I unplugged it. I shoved it under my shirt.
I crawled out of the space. I closed the panel.
I stood up in the closet. My legs were shaking.
I walked into the bedroom.
The door to the hallway was open.
Light spilled in from the landing.
I walked to the stairs.
Graham was sitting in the living room below. He was sitting in his armchair, sipping tea.
The Replacement was sitting on the sofa. She was wearing the white dress.
She looked up at me.
"Hi," she said. Her voice was a perfect mimic of mine. "We've been waiting for you."
Graham looked up. He smiled.
"Merritt," he said. "Come join us. We're doing a table read for Saturday."
I gripped the banister.
"I'm not doing this," I said.
"Oh, you are," Graham said comfortably. "Because if you don't... well, we have to go with the alternate ending."
"What's the alternate ending?"
"The one where you don't go to Northlake," he said. "The one where you have a tragic accident on the stairs."
He gestured to the fishing line I had strung earlier.
"You really should be more careful with your traps, honey," he said. "Someone could get hurt."

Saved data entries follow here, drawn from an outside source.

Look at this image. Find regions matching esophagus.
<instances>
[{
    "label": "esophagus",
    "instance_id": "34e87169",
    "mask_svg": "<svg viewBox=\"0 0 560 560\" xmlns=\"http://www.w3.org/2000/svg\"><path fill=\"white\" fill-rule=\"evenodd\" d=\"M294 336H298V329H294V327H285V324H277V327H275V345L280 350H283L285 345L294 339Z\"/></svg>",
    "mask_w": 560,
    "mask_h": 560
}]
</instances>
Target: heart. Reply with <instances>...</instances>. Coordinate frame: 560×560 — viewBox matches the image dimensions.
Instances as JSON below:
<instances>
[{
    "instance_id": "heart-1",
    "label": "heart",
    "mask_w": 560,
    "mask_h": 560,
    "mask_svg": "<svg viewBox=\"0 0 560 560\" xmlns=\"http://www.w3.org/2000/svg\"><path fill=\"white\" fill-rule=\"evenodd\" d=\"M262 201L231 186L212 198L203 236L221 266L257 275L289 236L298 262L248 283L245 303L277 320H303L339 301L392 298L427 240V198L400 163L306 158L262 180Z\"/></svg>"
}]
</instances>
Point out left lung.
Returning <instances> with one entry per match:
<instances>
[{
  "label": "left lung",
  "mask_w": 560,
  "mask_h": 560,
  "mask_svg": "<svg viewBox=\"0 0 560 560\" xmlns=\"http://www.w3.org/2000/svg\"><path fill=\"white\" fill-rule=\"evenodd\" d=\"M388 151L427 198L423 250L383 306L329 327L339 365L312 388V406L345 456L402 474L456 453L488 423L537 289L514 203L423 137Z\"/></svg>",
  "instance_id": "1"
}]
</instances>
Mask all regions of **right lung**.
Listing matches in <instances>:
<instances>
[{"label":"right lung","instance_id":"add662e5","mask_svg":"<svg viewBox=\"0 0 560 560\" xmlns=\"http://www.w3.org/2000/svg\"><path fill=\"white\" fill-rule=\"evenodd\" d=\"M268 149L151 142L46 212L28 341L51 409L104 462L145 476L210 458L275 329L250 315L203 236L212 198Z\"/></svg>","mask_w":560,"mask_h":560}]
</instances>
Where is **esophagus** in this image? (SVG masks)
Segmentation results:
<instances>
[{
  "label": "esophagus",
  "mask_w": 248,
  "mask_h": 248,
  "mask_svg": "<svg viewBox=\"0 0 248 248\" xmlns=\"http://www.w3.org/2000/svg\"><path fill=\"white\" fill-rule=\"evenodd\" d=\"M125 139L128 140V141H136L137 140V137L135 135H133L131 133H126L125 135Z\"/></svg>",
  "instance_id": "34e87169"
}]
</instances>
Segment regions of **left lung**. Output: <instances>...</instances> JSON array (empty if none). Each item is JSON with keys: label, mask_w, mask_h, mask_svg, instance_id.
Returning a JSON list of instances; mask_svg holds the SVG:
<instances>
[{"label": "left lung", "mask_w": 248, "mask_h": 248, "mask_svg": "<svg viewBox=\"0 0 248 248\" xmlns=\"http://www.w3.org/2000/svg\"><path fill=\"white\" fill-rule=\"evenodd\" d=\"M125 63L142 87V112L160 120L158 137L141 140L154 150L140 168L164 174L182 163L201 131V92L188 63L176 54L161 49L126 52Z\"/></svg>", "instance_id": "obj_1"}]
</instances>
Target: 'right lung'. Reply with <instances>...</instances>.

He held up a pair of scissors.
*Snip.*
He cut the line.
"Come down," he said. "Let's rehearse."
I looked at them. The husband who wanted to own me. The woman who wanted to be me.
I looked at the front door. It was bolted.
I looked at the back door. Locked.
I was trapped in a house with two monsters.
But I had something they didn't know about.
I had the iPad.
And I had Toby.
I walked down the stairs. Slowly.
"Okay," I said. "Let's rehearse."
I sat in the chair opposite them.
"Scene one," Graham said. "The arrival. You greet the guests. You look... fragile. But hopeful."
He looked at the Replacement. "Action."
She stood up. She smoothed the white dress. She smiled a wobbly, brave smile.
"Hello, Lorna," she said to the empty air. "Thank you for coming. I'm... I'm doing better. Graham has been wonderful."
It was perfect. It was sickening.
"Cut," Graham said. "Good. But more... tremor. In the hands."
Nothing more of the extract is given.